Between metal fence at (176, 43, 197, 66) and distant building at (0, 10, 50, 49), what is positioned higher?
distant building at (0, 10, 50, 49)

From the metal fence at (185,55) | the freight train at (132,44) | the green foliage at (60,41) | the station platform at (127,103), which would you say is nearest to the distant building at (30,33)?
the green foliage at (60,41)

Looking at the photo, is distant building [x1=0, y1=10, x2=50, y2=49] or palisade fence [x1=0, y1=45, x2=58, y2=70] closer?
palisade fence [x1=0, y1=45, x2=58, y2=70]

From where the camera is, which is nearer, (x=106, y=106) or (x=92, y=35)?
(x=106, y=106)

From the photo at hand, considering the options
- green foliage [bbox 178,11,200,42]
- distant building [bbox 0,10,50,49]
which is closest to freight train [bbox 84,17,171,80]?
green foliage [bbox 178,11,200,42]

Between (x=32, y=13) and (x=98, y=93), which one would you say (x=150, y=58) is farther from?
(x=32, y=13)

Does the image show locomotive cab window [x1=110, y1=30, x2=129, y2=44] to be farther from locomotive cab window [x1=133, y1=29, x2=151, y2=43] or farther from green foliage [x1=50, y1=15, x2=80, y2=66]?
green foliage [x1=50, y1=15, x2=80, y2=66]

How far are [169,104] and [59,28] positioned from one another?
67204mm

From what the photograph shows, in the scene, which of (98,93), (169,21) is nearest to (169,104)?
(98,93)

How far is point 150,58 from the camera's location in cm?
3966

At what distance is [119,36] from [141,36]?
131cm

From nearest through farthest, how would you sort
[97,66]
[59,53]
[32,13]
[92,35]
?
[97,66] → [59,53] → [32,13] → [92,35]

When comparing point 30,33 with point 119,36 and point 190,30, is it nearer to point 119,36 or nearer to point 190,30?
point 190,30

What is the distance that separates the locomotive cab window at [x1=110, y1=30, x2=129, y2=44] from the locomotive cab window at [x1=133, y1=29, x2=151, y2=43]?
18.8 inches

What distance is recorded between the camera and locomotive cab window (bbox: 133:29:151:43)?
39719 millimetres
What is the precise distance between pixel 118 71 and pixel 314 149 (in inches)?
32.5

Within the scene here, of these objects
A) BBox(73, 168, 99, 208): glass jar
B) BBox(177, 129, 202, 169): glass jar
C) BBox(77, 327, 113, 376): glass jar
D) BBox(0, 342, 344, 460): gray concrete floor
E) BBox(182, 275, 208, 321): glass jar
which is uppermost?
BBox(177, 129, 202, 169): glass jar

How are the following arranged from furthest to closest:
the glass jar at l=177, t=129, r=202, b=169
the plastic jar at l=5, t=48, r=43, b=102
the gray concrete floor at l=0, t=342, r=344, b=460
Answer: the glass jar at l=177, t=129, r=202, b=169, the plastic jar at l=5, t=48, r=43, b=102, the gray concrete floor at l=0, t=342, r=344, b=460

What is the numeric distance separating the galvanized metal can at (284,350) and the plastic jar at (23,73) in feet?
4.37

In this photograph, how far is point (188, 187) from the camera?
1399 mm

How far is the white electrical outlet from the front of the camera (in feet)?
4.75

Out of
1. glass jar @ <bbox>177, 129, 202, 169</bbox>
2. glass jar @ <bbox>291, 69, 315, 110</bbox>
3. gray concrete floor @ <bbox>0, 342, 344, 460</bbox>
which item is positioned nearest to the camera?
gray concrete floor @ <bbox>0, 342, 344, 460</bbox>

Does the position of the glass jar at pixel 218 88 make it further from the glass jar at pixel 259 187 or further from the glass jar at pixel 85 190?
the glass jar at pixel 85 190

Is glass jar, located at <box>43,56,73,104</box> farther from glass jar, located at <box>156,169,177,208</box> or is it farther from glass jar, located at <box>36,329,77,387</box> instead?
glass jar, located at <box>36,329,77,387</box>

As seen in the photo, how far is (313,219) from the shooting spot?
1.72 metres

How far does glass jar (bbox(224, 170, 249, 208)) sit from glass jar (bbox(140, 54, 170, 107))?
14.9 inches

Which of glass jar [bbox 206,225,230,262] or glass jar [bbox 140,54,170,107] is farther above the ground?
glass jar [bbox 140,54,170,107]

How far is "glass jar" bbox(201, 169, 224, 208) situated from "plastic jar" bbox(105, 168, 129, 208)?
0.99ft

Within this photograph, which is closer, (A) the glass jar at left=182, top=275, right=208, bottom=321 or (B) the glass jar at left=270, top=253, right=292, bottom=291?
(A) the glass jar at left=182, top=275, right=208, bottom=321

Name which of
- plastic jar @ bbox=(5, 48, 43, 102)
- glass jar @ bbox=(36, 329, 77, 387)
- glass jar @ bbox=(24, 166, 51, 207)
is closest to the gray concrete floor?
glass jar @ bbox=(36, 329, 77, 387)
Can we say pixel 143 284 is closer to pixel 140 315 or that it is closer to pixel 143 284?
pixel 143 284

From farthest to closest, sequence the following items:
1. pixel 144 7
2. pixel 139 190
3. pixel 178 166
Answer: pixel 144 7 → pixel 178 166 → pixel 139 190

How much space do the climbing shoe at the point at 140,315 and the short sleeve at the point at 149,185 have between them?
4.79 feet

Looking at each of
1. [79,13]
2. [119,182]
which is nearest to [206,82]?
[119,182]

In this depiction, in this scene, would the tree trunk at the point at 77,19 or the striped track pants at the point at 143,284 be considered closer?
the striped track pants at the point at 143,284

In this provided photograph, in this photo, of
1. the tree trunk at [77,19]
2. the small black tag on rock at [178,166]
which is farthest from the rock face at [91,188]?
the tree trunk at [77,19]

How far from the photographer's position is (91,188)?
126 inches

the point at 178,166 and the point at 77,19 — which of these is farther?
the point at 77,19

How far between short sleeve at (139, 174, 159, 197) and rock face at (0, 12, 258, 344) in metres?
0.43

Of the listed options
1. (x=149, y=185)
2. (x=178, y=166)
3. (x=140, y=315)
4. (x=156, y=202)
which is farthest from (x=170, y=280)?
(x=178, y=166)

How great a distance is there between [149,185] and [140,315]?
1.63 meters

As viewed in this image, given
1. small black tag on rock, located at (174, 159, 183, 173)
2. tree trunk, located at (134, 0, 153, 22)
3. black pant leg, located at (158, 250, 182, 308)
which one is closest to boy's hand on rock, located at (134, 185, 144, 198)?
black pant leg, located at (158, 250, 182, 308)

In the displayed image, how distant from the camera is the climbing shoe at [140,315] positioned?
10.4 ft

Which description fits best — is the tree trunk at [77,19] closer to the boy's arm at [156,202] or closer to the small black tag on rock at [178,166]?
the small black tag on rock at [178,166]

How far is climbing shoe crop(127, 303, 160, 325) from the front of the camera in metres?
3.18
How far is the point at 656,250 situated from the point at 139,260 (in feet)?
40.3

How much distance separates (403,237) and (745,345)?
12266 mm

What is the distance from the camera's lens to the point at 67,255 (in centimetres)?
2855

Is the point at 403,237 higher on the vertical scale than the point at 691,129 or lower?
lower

Required work
Copy out the entries again word for word, starting with the line containing "Name which of" and going on through the line containing "Answer: pixel 144", with both of those lines included.

Output of the exercise
Name which of
- plastic jar @ bbox=(5, 48, 43, 102)
- glass jar @ bbox=(36, 329, 77, 387)
- glass jar @ bbox=(24, 166, 51, 207)
is closest to the gray concrete floor?
glass jar @ bbox=(36, 329, 77, 387)
Can we say pixel 143 284 is closer to pixel 140 315 or that it is closer to pixel 143 284?
pixel 143 284

From farthest to closest, sequence the following items:
1. pixel 144 7
2. pixel 139 190
3. pixel 178 166
Answer: pixel 144 7 → pixel 178 166 → pixel 139 190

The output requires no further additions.